Martin Luther King Jr.'s Dream for the Future

Members of the Oklahoma City Martin Luther King Jr., Coalition contacted elementary, middle and high schools in various school districts as well as community and religious organizations to invite youth to participate by submitting either a poster or an essay. We appreciate all the contributions and participation and are proud to announce the following contest winners:

Martin Luther King’s Dream Possible?

Martin Luther King Jr., observance, Charlottesville, racism,Sr.

Martin Luther King's dream actually was.

Although there were many factors that contributed to the success of the speech, it was primarily King’s masterly use of different rhetorical instruments that encouraged Kennedy and his team to take further steps towards racial equality.

Martin Luther King’s Dream in Progress

The march and the subsequent killing of a white participant, Viola Liuzzo, as well as the earlier murder of dramatized the denial of black voting rights and spurred passage during the following summer of the .

After the successful voting rights march in Alabama, King was unable to garner similar support for his effort to confront the problems of northern urban blacks.
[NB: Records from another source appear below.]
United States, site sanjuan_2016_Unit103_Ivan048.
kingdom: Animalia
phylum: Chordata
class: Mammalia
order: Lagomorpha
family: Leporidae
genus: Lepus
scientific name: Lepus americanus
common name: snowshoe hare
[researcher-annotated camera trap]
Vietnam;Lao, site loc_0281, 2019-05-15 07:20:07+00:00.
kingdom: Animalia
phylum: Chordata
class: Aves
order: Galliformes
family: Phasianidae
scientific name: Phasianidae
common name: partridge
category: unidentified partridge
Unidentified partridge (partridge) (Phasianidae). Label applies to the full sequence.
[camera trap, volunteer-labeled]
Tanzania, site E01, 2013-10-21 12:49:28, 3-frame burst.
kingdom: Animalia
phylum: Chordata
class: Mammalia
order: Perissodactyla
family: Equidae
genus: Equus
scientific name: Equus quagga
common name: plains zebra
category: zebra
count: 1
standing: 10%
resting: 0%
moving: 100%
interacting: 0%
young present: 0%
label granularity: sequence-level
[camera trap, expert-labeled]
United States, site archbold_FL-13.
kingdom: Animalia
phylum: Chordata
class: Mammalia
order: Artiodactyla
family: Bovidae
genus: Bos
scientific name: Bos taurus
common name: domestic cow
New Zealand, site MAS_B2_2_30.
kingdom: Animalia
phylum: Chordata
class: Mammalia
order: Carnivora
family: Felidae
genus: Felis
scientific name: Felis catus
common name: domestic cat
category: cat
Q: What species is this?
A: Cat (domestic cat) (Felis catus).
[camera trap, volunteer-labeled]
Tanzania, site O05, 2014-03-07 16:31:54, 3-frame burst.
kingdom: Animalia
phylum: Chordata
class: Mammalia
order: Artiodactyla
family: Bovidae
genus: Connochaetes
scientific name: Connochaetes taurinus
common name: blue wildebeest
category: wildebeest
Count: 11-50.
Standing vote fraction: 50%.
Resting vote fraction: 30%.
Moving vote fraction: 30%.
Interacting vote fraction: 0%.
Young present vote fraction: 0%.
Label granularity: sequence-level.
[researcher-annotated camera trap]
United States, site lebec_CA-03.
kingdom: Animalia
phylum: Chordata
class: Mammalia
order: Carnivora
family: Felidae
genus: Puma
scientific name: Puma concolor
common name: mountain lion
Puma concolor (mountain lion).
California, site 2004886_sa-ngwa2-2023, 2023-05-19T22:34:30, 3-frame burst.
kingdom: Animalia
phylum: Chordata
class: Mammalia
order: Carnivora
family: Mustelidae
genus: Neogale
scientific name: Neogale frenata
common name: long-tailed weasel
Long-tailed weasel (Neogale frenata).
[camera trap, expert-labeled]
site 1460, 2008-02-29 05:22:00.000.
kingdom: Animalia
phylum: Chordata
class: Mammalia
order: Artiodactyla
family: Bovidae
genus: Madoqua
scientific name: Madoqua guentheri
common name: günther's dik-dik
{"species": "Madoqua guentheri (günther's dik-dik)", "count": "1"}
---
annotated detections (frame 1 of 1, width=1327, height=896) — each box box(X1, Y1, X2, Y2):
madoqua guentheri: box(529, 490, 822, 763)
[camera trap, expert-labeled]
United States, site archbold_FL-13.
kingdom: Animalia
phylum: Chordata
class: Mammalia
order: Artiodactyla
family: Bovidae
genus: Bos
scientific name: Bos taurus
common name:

Repetition in M.L.K.’s Speech Martin Luther King uses a lot of repetition in his speech.

OKC Martin Luther King, Jr. Holiday Coalition

One may say that it is a small point whether Luther drank or not. Admittedly—and not one worth while to discuss in too much detail or to write whole books about. But it seems clear to me that Luther was anything but temperate, that by his example he made things worse in Germany than they were before as far as drunkenness is concerned. What I have tried to illustrate by this episode most of all is that Luther was a very ordinary German, acting contrary to his words, lacking temperance—certainly not himself leading the life a true Christian should attempt to lead, and having no right to claim to be a reformer of morals, much less of Christianity.

OKC Martin Luther King, Jr. Holiday Coalition

Neither Holbein nor Durer ever painted Luther—which is odd since they were his contemporaries. On the other hand, we have many pictures of Luther by Lucas Cranach, who was an ardent admirer of Dr. Martin. These pictures, showing a gentle, smiling, benevolent, slender, and scholarly saint are familiar to most of us. Hundreds of thousands of reproductions exist all over the world. On German stamps and buildings we see the portrait. But the drawback is that “Cranach suppressed what he considered to be defects in his sitter.”

Samuel Proctor, Martin Luther King, Jr.

How few people do realise the deep and permanent connection between religion and politics, faith and world-affairs! So many English people indulge in wishful thinking. They argue according to their own logic. They assume that the Germans adopt the same logic. They try to show a light to the Germans which the Germans do not only not want, but which they despise. Their Christ, their God, their Messiah—Martin Luther—taught them to hate reason and intelligence, and they followed willingly and ever since.

In August 28, 1963 at the Lincoln Memorial in Washington D.C Martin Luther King Jr.

Martin Luther King's I Have a Dream Speech

As a result, the “I Have a Dream” speech was written by Martin Luther King, Jr., a man who “Led successful efforts to integrate public transportation in Montgomery, Alabama; founded the Southern Christia...

Martin Luther King electrified America with his momentous "I Have a Dream" speech.

Martin Luther King, Jr.'s I Have A Dream Speech

Martin Luther King, Jr., we aregiven an important time to recommit ourselves to the Gospel message hepreached, that the sin of racism can be defeated by active love and the lightof faith.Our challenge is to bring Dr.

delivered “I Have a Dream” speech at the Lincoln Memorial during the “March on Washington” (King).

Martin Luther King Jr., A Political Icon

In no sphere is this so clear as in Luther's attitude towards the State, as in his commands governing relations between the ruling class and the working classes. The line of demarcation is clearly the year 1525. And before we attempt a more theoretical interpretation of Luther's political teachings, let us look for a short while at the historical facts.